If you’ve made it along this far, you should have a working Grafana dashboard displaying Upload Speed, Download Speed, and Ping (Latency). If you’re hitting a glitch – go back through what you’ve coded and double check that any references to the user (default = Pi) are accurate for the user on your device. You should be seeing updated data based on the frequency you specified in crontab -e.

Install Grafana Kiosk

Next, we want to set up our device as a kiosk, and have it boot and display the Network Speed dashboard automatically.

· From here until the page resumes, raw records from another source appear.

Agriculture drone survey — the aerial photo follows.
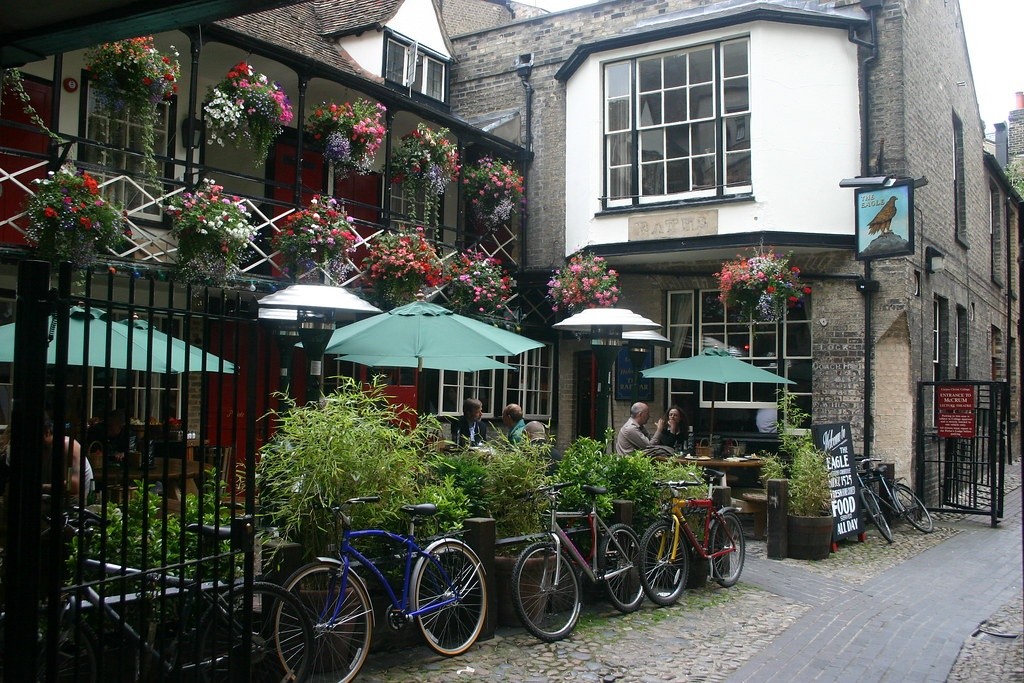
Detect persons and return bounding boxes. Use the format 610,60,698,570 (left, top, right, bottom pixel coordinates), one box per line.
86,408,129,456
616,402,665,458
451,397,487,447
502,402,526,444
41,420,96,508
660,405,688,450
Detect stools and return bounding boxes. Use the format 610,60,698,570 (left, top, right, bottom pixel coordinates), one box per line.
740,488,768,505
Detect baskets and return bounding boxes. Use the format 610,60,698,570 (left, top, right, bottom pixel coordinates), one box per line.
695,438,710,456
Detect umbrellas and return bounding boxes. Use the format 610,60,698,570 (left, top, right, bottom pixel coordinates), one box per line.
0,302,235,419
639,354,797,447
295,301,546,420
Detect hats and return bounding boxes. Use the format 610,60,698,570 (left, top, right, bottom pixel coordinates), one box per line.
522,421,546,444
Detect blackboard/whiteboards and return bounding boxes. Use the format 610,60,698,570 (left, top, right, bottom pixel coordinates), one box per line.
812,422,864,544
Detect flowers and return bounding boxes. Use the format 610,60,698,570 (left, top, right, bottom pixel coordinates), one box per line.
201,59,294,169
377,121,462,255
84,33,181,197
302,96,395,182
547,249,627,315
359,224,523,332
712,246,811,329
162,177,258,289
265,191,363,283
23,161,133,297
463,153,531,244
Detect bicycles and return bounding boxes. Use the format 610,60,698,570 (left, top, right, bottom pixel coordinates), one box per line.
636,473,746,606
854,457,933,543
270,497,488,683
508,482,645,643
1,503,315,683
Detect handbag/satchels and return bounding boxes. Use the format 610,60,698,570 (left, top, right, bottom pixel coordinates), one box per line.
721,438,741,456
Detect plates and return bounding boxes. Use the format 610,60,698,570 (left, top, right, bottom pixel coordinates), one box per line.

Install Grafana Kiosk from https://github.com/grafana/grafana-kiosk. For my installation I used the ARM v6 grafana-kiosk.linux.armv6 release.

Running the Dashboard on startup:

We’re going to use a yaml file to store our dashboard configuration:

Create a new file, config.yaml and populate it as such:

general:
  kiosk-mode: full
  autofit: true
  lxde: true
  lxde-home: /home/(user)
target:
  login-method: local
  username: admin
  password: (password)
  playlist: false
  URL: http://localhost:3000/d/bdf20d32-c4ff-4578-a3f4-7a38e1f722b9/network-speed?orgId=1
  ignore-certificate-errors: false

Be sure to substitute the proper ID wherever you see (user). The URL for the dashboard can be copied from the web interface of the dashboard.

Edit /home/(user)/.config/lxsession/LXDE-pi/autostart

Add a line: (one line, may show as wrapped)

@/usr/bin/grafana-kiosk -lxde-home /home/(user) -c /home/(user)/config.yaml

Save & Exit.

Now when you reboot the Pi, the dashboard should come up full screen after login.